The following are available online at https://www.mdpi.com/2076-3921/7/11/155/s1, Figure S1: Diagrammatic representation of the genomic deletion in MSRA. MSRA P-element excision between −300 and 1172 bp of the Eip71C gene on the 3L arm in a YW background. Blue segments correspond to the amino acid coding sequence of the gene, Figure S2: Longevity of MSRA Deletion and Wildtype Revertants. Lines 16671w16, 16671w45, 16671w72 are MSRA wildtype due to precise excision of the P-element, whereas 16671w90 is a null mutant due to ~1.4 Kbp deletion of the MSRA locus. The results are the average number of flies living after transfer to normal culture medium. A total of 50 flies (five vials with 10 flies each) were used for each strain. The strains used were 16671w16 (wildtype control ♦), 16671w45 (wildtype control ■), 16671w72 (wildtype control ▲) and 16671w90 (MSRA deletion ×). The error bars are standard error of the mean, Figure S3: Lifespan differences between the YW and Biocore wildtype lines.
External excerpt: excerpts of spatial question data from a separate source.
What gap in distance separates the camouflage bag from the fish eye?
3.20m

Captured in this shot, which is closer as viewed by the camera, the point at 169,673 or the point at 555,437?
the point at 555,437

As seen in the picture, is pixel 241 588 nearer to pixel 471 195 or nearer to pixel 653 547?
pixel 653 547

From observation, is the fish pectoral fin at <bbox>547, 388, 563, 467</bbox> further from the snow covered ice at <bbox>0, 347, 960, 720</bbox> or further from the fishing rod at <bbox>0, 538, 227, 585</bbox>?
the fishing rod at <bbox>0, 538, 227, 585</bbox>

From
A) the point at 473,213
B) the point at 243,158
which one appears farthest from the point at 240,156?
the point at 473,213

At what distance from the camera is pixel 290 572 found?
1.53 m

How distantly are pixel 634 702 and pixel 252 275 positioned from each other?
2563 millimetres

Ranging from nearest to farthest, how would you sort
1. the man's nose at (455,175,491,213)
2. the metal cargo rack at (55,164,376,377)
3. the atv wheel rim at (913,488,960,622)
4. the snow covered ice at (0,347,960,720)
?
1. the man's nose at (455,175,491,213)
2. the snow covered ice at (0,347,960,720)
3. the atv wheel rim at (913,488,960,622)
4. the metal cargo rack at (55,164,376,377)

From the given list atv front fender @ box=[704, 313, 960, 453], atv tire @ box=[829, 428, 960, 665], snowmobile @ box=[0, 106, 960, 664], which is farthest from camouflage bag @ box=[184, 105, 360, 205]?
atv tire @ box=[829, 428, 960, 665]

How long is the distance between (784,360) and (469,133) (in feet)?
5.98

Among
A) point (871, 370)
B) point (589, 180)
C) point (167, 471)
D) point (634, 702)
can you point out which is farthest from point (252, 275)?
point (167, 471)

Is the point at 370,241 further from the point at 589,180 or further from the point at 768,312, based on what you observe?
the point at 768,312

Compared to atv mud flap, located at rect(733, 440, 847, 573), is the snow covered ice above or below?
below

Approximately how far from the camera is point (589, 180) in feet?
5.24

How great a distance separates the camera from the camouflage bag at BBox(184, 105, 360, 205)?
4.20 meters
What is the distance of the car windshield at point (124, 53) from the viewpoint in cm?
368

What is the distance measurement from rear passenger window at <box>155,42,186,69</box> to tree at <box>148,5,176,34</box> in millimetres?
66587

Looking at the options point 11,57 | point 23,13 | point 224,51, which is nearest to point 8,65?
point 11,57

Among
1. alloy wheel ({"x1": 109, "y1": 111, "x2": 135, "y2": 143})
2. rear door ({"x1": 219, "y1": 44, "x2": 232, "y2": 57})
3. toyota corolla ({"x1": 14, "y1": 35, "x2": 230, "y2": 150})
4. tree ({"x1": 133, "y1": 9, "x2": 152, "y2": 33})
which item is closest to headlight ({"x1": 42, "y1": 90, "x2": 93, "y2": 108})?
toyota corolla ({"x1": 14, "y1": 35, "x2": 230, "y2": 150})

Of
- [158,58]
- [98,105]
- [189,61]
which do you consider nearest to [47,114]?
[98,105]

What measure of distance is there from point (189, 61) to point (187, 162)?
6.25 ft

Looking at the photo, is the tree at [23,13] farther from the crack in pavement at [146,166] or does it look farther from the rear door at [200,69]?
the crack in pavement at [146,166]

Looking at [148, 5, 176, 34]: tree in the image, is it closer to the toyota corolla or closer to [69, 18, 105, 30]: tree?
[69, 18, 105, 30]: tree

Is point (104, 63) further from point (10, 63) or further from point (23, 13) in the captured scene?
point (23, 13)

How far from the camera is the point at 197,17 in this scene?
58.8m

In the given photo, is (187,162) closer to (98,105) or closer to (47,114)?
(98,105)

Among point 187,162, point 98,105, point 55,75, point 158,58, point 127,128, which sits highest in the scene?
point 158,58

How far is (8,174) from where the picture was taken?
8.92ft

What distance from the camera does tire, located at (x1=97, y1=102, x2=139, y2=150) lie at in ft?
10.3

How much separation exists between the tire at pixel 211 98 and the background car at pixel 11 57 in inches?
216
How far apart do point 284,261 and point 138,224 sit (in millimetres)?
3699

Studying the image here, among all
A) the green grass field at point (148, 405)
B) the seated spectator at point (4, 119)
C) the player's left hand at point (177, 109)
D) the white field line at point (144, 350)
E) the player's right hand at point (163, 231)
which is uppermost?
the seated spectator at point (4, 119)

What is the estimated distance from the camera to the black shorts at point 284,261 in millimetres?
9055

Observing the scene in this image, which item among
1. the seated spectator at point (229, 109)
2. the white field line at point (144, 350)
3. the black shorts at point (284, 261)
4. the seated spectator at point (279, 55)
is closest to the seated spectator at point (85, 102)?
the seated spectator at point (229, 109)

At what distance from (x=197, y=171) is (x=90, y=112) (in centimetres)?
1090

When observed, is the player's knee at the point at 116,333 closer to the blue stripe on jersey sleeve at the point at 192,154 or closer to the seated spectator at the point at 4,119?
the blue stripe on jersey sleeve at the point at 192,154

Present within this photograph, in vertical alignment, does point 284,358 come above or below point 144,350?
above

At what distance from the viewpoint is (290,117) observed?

The wildtype line designated Biocore had a statistically significant decreased lifespan compared with the wildtype line “YW” (p < 0.001, log-rank test for survival). The maximum lifespan of the YW line was 85 days compared with 46 for the Biocore line. The median lifespan was 64 versus 39 days for each line respectively, Figure S4: Diagrammatic representation of the genomic deletion in the MSRB deletion allele. MSRB P-element excision between -364 and 2163 bp of the SelR (MSRB) gene on the 3R arm in a Biocore background. Again, blue segments correspond to the coding sequence of the gene, Figure S5: The Life Span of the MSRB deletion lines are similar to that of the YW Wildtype. The MSRB deletion lines designated 17116w2 and 17116w26 were statistically different than the YW control line (p = 0.003 and p > 0.0001, respectively, log-rank test for survival), but line 17116w92 was statistically identical to the YW control (p = 0.6186, log-rank test of survival), Figure S6: Fly Crosses. A flow chart diagramming the crosses that were involved in creating the MSR single and double deletion lines.

Author Contributions

Conceptualization, L.B., D.S., W.H., K.R., K.F. and D.B.; Investigation, L.B., D.S., W.H., K.R. and D.B.; Methodology, L.B., D.S., W.H., K.R., K.F. and L.H.; Project administration, D.B.; Resources, D.B.; Supervision, D.B.; Visualization, D.B.; Writing—original draft, L.B., D.S., K.W. and D.B.; Writing—review & editing, L.B., K.W. and D.B.

Funding

This research was funded by the National Institutes of Health (NIH), grant numbers R15-AG22556-01 and 2R15AG022556-02A1.

Acknowledgments

I (D.B.) would like to thank Rodney Murphey and Ken Dawson-Scully at Florida Atlantic University (FAU, Boca Raton, FL) for kindly providing critical Drosophila strains and access to their laboratory facilities as needed. I would also like to thank William (Bill) Ja at Scripps Research on the FAU campus in Jupiter, Florida, USA for his assistance with the radiolabel feeding experiment. Daphna Sagher’s assistance was instrumental with the protein carbonyl measurements. I would also like to thank Kelsey Binninger for her expert assistance with the graphics. Finally, I am especially appreciative to Herbert Weissbach for introducing me to this area of research and his ongoing support and encouragement.

Conflicts of Interest

The authors declare no conflicts of interest. The funders had no role in the design of the study; in the collection, analyses, or interpretation of data; in the writing of the manuscript, or in the decision to publish the results.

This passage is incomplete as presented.